*Task requirements*: Your answer should hold exactly the lines below from the line with "Irish Terrier Background" through the line with "Chipmunk Taxidermy Mount in Natural Habitat", both included, and no pictures at all.

*Data to process*:
=== Section Start ===

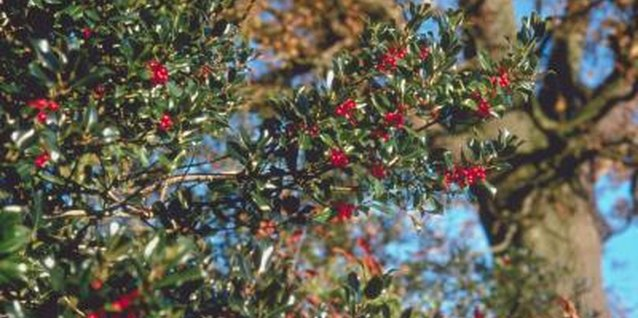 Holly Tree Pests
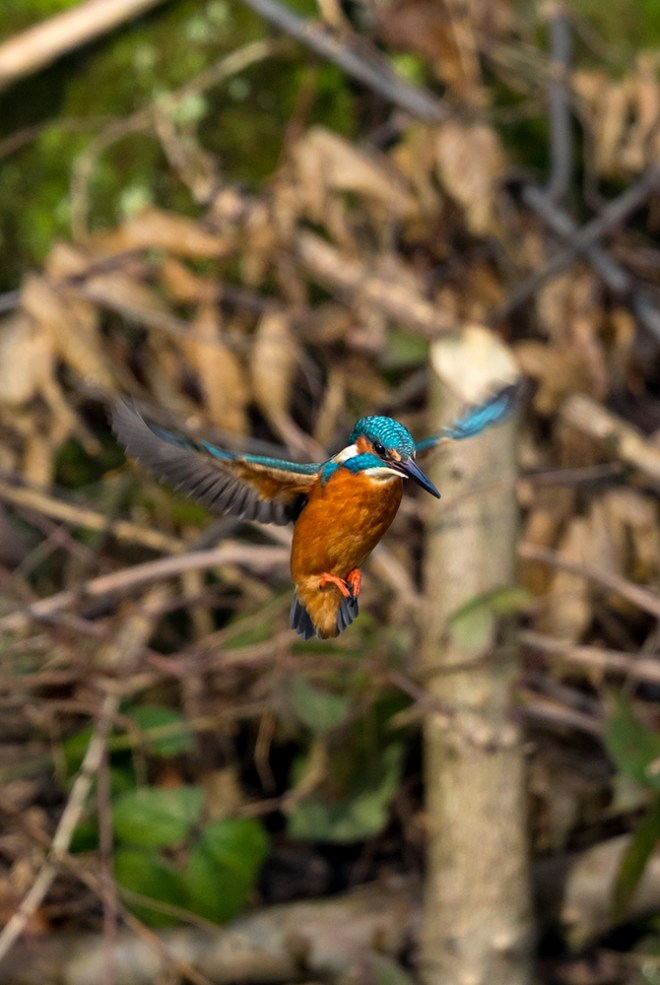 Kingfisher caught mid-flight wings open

=== Section End ===
=== Section Start ===

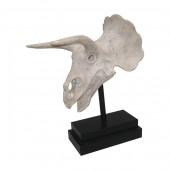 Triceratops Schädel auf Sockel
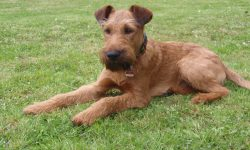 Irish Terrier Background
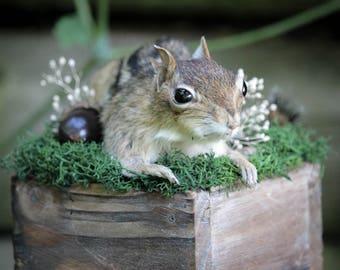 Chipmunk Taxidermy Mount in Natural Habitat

=== Section End ===

*Written solution*:
 Irish Terrier Background
 Chipmunk Taxidermy Mount in Natural Habitat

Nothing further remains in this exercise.